TEXTO FUENTE.
■ ■ ■

El profesor de humanidades de la Universidad de Columbia Mark Lilla, y autor del libro de próxima publicación Ignorance and bliss: on wanting not to know explora el sorprendente encanto de la ignorancia y su poderoso magnetismo entre nosotros: «En algún momento, todos declinamos la oportunidad de descubrir cómo es algo en realidad. Renunciamos voluntariamente a la oportunidad de conocer la verdad sobre el mundo por miedo a que ponga al descubierto verdades sobre nosotros mismos, especialmente nuestra falta de valor para autoexaminarnos». La ignorancia es reconfortante, nos protege porque no nos exige.
Quizás una mirada menos prejuiciosa y moralizante sobre la ignorancia permitiría entender mejor por qué para un numero creciente de personas el desconocimiento, consciente o inconsciente, es un refugio psicológico. No sería tanto el culto a la indolencia o una pereza disolvente, sino el miedo a la verdad lo que explicaría este fenómeno creciente en la sociedad. Lilla —que ya nos había advertido en La mente naufragada sobre la mente de los reaccionarios, que parece estar propagándose en estos tiempos de cólera— ofrece un nuevo ángulo para entendernos mejor: «Preferimos la ilusión de la autosuficiencia y abrazamos nuestra ignorancia por la única razón de que es nuestra. No importa que confiar en una opinión falsa sea la peor clase de dependencia. No importa que por terquedad dejemos pasar una oportunidad de ser felices».

■ ■ ■

MATERIAL PROPORCIONADO.

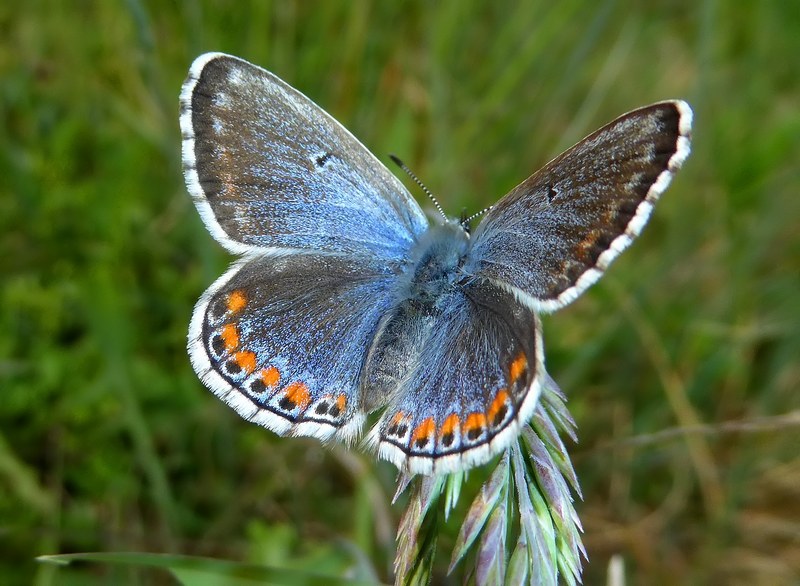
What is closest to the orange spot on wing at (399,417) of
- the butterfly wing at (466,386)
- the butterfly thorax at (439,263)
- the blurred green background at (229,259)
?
the butterfly wing at (466,386)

■ ■ ■

ACTIVIDADES.
a) Según el texto sobre la ignorancia, ¿en qué libro anterior advirtió Lilla sobre la mente de los reaccionarios?
b) Continúa el texto sobre la ignorancia a partir de su última frase.
Los registros proceden de una fuente distinta.

RESPUESTAS EN ORDEN.
a) En La mente naufragada.

b)
La historia de la humanidad —la de su progreso— está ligada a la lucha contra la ignorancia, a desafiarla, a vencerla gracias al conocimiento y al descubrimiento de los otros, de los confines, de los diferentes, de los hallazgos. Alain Corbain, en Terra incognita. Una historia de la ignorancia de los siglos XVIII-XIX, nos relata apasionadamente cómo nuestros antepasados desentrañaron los secretos de la Tierra que nos maravillaban o nos retaban. Hoy, ese mundo por el cual la verdad —descubrirla— era el motor del progreso de la humanidad parece estar cuestionado por abandono.
La ignorancia como refugio y como renuncia nos invade y atrapa. La política reaccionaria —la que se nutre de la división polarizada—, junto con la descomunal industria digital de las apariencias superficiales, utiliza el miedo al saber o la comodidad de los prejuicios como el caldo de cultivo de sus atajos reaccionarios. La simplicidad atractiva de las medias verdades, de los clichés estigmatizadores, de los bulos virales, nos aleja cada vez más de la verdad como ordenadora de la vida. Ahora, lo que cuenta es mi verdad. La verdad subjetiva.
Vienen tiempos difíciles para las verdades objetivas, las colectivas, las que pueden administrar nuestras tensiones y conflictos gracias a su naturaleza pura, como si fuera una materia prima no contaminada de subjetivismo. Solo podremos superar esta neblina mental con un esfuerzo personal e intransferible por seguir luchando contra la ignorancia por muy protectora y confortable que sea.